Prompt: Resume the railroad arbitration ruling on piggyback trailer freight below, writing what comes after its last sentence.

Extract to read:
- - -

While being firmly of the opinion that notice should be given to all interested parties and being of equally firm opinion that once notice is properly given they would be bound by the award if they failed to appear, it is still recognized that here different divisions are involved, and that the Carmen would be unable to appear. We would therefore be bound by the doctrine of what cannot be done becomes a useless and idle gesture, and need not be done, and would pass on to the other issues.
However, the third party notice issue is not before us. The mere claim of third party interest by a litigant is not conclusive of that interest. The same is true if the third party had filed the original petition to intervene. The right to intervention and notice arises only when this board decrees there is a conflict. Award 7785 would also appear in point. The question of third party intervention, and notice not having been raised originally, has no place here.
L.C.L,Less Than Carload Shipments. Much has been said in regard to less than carload shipments, the doctrine being advanced that if this could be construed as a less than carload shipment classification (based on the knowledge that usually two trailers were carried on one flat car) then the work would become per se work of the complainant. The L.C.L, argument was further expanded that the package freight inside the van was in reality the former L.C.L. freight that had passed across the platform and in essence the platform had merely been projected to the shipper's factory where the organization should place the freight on the van. The facts do not sustain the contention. Judicial notice is taken that railroads have suffered a declining patronage, losing freight shipments in all categories except those which because of weight and bulk cannot be otherwise shipped. Here the freight is loaded in a trailer and can be, per se, otherwise shipped. It is business potentially lost by the railroad, and therefore lost to all carriers and organizations alike, which has been reclaimed for the railroad by the "piggy-back" operation. The truckmen, store and stock room truckers, freight handlers, stowmen, and hookers-on referred to in the Scope section are basically handlers of freight. Here, whenever the carrier has freight to move, they move it,-they would move it (if moved by the carrier) in carload-lots, or in less-than-car-load-lots. They are experts that can move anything from grandma's fish bowl to what have you. The shipper will bring it to the Carrier, and they will move it. Being good craftsmen, when they have moved it, they will tie it down, brace it, and block it for transit. But the tying down, the bracing, and blocking is incidental to the moving of this freight. It is the handling and the moving which controls the work. If there is no handling or moving required, then this claimant has no claim to the incidental tying, bracing or blocking. 8496-20 494
The same would be true of protecting a shipment from the weather. If the claimant were to load it, he would do what was necessary to make it ready for shipment and place tarps or other protective covering over the shipment. But the claimant not being in a position to have to move the shipment, he has no claim. He is in the same position as he would be with respect to any other large self-propelled equipment which is placed on the carrier by the owner. He does not have to move it, and therefore he has no claim. The job at which the claimant is skilled, namely moving and storing, has been done by the shipper. The trailer has been sealed prior to its being brought on the property and dropped on the freight car.

- - -

Provided material:
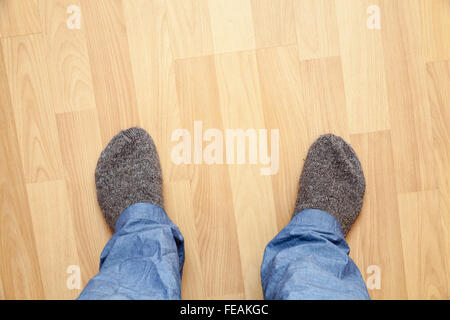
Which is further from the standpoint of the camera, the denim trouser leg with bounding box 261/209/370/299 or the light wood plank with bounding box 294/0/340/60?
the light wood plank with bounding box 294/0/340/60

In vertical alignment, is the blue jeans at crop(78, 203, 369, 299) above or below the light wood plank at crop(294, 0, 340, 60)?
below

- - -

Reply:
The over-the-road trucking is definitely not the work of the claimant, Brotherhood of Railway and Steamship Clerks, and the logical end of the over-the-road function is dropping the load where it will require the least effort for future shipment. If he drops the load on the property, for delivery to the Carrier, then it is the claimant's work to place that load (trailer) on the flat car and tie it down. But if, as here, it is the simplest and most economic procedure to drop the load (trailer) directly on the flat car, then there is no work for the claimant.
As to the number of vans on the flat car, this is immaterial, as they are not moved by the carrier. It is hoped that before long three will grow where two grew before and that both carriers and organizations will prosper. Improvements will change both size and character of equipment, but it is the nature of the work and responsibility that governs.
Seniority. The argument has been made regarding seniority, and application of rules 23, 24, 26. In view of the foregoing, these have no application.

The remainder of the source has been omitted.